Wenn Sie Ihren Arbeitsweg mit öffentlichen Verkehrsmitteln bewältigen, kann Ihr Arbeitgeber die Kosten für die Monatskarte, das Jahresabo, Jobticket oder die BahnCard ersetzen. Auch hier fallen seit 2004 15% Lohnsteuer, aber keine Sozialabgaben an.

Wenn der Arbeitgeber die Lohnsteuerpauschale abwälzt

Der Arbeitgeber ist zwar verpflichtet, die Lohnsteuerpauschale zu zahlen, allerdings kann er diese Pflicht auch durch eine arbeitsrechtliche Vereinbarung auf den Arbeitnehmer übertragen. Dieser zahlt diese, indem die Steuerpauschale vom ausgezahlten Betrag des Nettogehalts einbehalten wird.

Die Lohnsteuer sollte hierbei eher vom Nettolohn als vom Bruttolohn abgezogen werden.
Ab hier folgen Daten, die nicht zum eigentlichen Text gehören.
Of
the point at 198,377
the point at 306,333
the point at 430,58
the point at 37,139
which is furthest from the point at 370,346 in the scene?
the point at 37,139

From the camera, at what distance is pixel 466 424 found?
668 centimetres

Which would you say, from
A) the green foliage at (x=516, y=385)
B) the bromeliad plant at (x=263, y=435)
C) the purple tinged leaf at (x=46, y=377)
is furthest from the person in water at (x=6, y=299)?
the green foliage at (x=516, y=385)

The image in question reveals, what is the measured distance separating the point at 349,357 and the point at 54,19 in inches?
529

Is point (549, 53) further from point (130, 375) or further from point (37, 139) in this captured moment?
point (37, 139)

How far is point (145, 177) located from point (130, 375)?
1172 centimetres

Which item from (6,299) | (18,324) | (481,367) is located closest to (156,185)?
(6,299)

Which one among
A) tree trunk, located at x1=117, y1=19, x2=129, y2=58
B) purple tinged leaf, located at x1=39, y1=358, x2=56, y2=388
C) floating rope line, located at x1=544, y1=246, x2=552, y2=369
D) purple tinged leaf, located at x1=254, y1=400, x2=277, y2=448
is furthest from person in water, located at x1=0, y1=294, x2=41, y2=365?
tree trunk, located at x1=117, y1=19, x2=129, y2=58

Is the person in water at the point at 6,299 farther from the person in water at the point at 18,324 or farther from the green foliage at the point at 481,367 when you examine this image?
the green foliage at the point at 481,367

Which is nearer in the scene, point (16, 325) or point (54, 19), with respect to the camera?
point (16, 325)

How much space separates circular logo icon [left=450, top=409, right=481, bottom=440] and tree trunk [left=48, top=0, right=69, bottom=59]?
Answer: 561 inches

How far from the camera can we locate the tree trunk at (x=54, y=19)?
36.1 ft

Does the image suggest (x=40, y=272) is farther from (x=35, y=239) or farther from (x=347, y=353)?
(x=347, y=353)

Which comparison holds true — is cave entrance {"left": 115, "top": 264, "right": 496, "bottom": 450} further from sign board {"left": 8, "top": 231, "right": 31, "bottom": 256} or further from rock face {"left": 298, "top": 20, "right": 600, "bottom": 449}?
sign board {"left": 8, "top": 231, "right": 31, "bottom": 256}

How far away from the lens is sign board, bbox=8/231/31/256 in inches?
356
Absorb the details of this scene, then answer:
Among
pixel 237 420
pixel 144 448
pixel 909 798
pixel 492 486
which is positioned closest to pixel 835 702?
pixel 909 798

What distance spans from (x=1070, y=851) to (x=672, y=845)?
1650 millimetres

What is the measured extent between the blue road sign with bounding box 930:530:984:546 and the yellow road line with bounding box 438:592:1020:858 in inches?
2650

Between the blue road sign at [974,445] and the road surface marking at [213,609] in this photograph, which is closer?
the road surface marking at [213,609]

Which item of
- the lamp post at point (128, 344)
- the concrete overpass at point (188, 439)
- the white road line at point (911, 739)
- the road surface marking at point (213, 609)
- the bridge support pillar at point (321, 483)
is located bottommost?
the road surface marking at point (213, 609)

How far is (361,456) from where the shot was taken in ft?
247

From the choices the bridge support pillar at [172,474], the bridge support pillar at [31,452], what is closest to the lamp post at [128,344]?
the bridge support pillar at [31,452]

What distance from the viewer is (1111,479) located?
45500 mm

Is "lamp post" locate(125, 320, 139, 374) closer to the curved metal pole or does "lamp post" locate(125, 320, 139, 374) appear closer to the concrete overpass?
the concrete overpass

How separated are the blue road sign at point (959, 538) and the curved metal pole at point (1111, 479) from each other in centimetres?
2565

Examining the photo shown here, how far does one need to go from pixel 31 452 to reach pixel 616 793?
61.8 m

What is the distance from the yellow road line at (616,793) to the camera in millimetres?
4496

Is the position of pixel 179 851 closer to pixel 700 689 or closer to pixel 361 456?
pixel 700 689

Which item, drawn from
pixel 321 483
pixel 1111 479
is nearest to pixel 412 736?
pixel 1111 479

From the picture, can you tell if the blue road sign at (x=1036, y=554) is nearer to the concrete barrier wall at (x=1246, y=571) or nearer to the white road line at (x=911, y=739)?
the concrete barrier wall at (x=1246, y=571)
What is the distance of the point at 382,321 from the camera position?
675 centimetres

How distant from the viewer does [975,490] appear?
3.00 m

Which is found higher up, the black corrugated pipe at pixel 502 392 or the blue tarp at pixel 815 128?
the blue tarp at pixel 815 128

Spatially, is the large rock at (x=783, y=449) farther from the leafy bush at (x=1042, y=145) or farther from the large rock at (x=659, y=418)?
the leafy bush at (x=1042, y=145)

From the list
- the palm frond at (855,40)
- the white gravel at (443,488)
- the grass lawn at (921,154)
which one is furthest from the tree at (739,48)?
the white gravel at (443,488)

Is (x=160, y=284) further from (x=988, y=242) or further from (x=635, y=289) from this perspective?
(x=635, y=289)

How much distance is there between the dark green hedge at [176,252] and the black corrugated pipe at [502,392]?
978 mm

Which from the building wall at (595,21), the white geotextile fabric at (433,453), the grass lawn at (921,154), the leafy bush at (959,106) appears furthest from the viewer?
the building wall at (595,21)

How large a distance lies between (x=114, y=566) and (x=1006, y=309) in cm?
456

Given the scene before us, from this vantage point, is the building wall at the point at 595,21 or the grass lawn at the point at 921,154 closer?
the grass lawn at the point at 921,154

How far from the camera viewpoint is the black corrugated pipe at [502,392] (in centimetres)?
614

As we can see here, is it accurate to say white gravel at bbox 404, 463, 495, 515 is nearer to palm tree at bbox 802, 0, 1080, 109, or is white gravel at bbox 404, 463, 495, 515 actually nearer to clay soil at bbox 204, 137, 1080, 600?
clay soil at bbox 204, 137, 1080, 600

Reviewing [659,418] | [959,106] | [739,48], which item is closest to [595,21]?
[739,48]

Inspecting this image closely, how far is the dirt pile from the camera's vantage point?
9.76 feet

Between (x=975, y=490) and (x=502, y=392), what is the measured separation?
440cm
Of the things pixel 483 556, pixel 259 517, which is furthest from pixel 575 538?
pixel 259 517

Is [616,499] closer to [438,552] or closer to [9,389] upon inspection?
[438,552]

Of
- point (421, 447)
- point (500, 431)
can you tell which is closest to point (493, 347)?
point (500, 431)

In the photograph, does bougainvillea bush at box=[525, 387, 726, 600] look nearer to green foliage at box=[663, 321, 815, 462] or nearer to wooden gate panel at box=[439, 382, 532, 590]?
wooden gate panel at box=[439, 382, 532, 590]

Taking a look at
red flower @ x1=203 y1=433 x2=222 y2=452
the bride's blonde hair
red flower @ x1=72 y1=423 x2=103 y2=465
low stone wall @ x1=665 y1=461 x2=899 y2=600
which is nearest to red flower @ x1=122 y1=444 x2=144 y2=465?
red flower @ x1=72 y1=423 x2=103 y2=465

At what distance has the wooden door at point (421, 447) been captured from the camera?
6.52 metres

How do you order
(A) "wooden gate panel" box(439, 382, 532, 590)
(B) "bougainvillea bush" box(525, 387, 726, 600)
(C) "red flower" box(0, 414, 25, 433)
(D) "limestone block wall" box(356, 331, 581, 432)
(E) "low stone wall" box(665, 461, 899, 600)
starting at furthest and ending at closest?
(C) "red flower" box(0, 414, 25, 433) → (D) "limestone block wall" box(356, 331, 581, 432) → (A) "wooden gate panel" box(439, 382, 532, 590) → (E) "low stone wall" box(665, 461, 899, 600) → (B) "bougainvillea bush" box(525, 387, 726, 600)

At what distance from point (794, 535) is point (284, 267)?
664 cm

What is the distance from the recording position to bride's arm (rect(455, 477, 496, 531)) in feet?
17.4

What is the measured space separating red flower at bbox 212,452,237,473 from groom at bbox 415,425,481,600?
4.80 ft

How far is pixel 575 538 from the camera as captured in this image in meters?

Das Sinken des Bruttolohns wirkt sich negativ aus, falls der Arbeitnehmer auf Arbeitslosgengeld oder Lohnfortzahlung im Krankheitsfall angewiesen ist. Dann reduzieren sich nämlich auch diese Zahlungen.

Fahrtkostenzuschuss als Alternative zur Gehaltserhöhung

Ein Fahrtkostenzuschuss kann für Arbeitnehmer eine attraktive Alternative zu einer Gehaltserhöhung sein. Denn von letzterer entfallen immerhin bis zu 60% auf Steuer- und Sozialabgaben. Die Fahrtkostenpauschale hingegen kann innerhalb bestimmter Grenzen steuerfrei bleiben und sorgt mit „brutto für netto“ möglicherweise für ein dickeres Plus auf dem Konto.

Fahrtkostenzuschuss für ehemalige Arbeitslose

Wer aus der Arbeitslosigkeit heraus wieder in den Beruf einsteigt und über einen gültigen Führerschein verfügt, kann einen Zuschuss für Fahrtkosten mit dem eigenen Auto beim Jobcenter beantragen.

Als Minijobber mehr verdienen

Auch Minijobber können vom Fahrtkostenzuschuss profitieren: Sie haben dieselben Recht wie Arbeitnehmer. Da auf die Fahrtkosten, die der Arbeitgeber auszahlt, weder Steuern noch Sozialversicherungsabgaben zu leisten sind, kann ein Minijobber dank dieser Regelung mehr als 450 Euro verdienen.